If Paramount has any brains they’ll definitely include the originally shot ending of World War Z on the DVD/Bluray. Everyone has read about the discarded finale and is probably curious to some degree. It would be close to criminal not to share it, especially given the dark sexual-territorial aspects that may or may not have been filmed. On 6.22 Movies.com’s Peter Hall posted a synopsis of the original finale in the WWZ script. “We don’t have 100% confirmation that all of this [finale] ended up being filmed, though there’s evidence below [that] a lot of it was,” Hall writes, “but this is at least how it was supposed to end.”
Key portion: “Gerry (Brad Pitt) reaches Karin (Mireille Enos). He explains to her that the cold is the way they’ll win battles, which does her no good because it just so happens she and the kids are in a refugee camp in the sweltering heat of the Everglades. They’re in the type of camp where you have to have something to trade to survive, and it just so happens the one thing Karin had to trade was herself. She doesn’t explicitly tell Gerry this, but after she hastily hangs up the phone we see that she’s in some kind of reluctantly consensual relationship with the soldier who rescued them from the rooftop at the beginning of the movie.
“Did you happen to notice that soldier on the helicopter was played by Matthew Fox? Did you wonder why they bothered to cast someone as recognizable as him in a role that was pretty inconsequential and had almost no lines? That’s because his real payoff wasn’t until the end.
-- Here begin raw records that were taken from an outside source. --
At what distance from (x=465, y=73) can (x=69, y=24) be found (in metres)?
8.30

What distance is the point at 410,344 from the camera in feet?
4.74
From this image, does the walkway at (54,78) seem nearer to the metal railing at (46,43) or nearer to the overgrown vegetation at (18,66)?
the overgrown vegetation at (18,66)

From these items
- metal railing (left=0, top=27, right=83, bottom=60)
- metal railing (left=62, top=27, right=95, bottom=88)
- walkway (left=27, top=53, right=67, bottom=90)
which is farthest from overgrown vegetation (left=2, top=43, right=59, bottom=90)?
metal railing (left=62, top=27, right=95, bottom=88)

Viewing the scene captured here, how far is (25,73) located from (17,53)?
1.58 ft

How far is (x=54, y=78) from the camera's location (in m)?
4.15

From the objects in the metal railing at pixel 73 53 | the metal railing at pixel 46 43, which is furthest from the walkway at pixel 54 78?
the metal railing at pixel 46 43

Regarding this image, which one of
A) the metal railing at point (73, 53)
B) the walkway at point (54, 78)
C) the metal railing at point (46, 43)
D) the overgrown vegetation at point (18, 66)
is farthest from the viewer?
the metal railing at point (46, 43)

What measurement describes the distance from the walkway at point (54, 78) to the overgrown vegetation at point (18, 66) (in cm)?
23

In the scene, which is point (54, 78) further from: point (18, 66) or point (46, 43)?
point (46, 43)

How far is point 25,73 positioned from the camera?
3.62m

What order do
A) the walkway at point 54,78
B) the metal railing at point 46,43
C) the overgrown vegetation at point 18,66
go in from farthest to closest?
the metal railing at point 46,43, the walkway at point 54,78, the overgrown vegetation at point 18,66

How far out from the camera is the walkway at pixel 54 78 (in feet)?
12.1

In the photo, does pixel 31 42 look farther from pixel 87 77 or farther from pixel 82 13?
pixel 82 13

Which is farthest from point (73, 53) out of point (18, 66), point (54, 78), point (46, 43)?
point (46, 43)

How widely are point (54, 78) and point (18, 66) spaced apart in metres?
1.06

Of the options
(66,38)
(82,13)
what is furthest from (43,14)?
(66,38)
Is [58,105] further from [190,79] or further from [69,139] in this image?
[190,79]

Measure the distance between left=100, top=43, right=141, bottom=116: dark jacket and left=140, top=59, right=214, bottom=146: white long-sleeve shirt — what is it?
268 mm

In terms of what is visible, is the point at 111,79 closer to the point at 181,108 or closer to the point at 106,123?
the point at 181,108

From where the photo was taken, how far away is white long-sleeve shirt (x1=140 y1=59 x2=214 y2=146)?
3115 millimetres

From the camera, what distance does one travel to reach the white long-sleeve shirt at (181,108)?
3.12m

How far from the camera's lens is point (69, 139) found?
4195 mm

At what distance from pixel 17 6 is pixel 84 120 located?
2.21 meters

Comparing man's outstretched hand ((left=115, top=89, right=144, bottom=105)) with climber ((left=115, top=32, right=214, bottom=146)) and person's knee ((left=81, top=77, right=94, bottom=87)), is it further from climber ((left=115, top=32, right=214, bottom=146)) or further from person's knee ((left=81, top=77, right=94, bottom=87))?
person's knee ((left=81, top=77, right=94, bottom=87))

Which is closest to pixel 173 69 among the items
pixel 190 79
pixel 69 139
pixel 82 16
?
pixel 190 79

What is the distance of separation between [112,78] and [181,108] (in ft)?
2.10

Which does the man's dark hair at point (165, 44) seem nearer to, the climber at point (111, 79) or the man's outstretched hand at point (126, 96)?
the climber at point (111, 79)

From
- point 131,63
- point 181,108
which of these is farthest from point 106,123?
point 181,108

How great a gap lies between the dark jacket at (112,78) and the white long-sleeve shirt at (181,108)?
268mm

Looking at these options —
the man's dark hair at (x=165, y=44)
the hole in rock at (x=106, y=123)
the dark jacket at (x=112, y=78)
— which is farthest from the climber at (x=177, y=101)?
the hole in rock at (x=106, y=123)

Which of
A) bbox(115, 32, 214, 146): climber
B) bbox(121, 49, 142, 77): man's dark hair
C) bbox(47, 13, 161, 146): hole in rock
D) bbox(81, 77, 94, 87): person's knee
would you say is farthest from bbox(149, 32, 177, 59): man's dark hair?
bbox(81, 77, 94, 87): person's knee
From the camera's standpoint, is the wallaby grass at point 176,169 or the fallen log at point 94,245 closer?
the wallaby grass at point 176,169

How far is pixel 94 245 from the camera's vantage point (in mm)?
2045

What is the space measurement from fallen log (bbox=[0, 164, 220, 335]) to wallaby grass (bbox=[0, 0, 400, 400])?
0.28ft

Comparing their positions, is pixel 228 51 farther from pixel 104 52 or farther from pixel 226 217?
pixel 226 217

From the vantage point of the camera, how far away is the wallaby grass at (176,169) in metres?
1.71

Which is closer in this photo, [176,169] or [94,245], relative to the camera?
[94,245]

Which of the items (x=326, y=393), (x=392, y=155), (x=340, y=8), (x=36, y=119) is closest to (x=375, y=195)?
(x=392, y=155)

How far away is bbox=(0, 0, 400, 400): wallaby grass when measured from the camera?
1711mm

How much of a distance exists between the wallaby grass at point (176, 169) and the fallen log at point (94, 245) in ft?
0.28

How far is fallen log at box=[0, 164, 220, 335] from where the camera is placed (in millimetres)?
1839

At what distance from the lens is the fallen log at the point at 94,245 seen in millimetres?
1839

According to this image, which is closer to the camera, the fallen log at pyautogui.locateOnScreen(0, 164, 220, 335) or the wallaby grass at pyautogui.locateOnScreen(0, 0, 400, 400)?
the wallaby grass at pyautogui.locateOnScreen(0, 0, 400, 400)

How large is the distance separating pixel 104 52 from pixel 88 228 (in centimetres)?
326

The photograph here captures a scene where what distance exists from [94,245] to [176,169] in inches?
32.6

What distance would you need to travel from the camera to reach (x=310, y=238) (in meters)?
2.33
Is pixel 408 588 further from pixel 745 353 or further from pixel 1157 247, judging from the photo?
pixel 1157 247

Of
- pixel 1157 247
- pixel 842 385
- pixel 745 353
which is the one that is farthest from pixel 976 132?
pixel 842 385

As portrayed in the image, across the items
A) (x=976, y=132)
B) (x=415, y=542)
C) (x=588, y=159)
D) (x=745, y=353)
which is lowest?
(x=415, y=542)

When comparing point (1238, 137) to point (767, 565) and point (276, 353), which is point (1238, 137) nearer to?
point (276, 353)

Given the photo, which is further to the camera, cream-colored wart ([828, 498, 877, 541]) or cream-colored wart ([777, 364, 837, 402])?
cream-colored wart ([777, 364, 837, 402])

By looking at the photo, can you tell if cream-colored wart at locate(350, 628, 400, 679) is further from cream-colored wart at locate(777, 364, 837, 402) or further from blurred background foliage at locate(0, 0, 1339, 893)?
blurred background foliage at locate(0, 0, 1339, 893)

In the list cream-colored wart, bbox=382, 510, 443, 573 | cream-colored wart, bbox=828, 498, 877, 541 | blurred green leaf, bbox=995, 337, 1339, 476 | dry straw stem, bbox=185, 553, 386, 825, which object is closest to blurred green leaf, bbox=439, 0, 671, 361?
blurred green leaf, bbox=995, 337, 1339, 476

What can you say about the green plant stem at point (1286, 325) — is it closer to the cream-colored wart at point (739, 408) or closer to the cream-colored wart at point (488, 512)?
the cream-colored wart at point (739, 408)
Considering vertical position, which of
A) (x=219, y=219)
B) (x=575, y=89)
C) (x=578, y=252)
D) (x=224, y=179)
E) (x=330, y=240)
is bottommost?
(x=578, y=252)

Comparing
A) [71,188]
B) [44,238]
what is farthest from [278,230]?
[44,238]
“Fox’s parajumper soldier then calls Gerry back and explains to him that he should just stay wherever he is and start a new life like he and Karin have. Gerry refuses to accept this, though, and he embarks on a rage mission to get back to his wife and daughters. Trouble is the nearest port that won’t be frozen is thousands of miles away, so there’s a montage of Gerry, Simon and Segen crossing various terrain until they ultimately end up on a boat. They’re now off of the Oregon coast and they attack the American shore like it’s D-day. And that’s how the movie ends. Not with Gerry having discovered a cure, but with him storming across the United States of America to get Karin back.”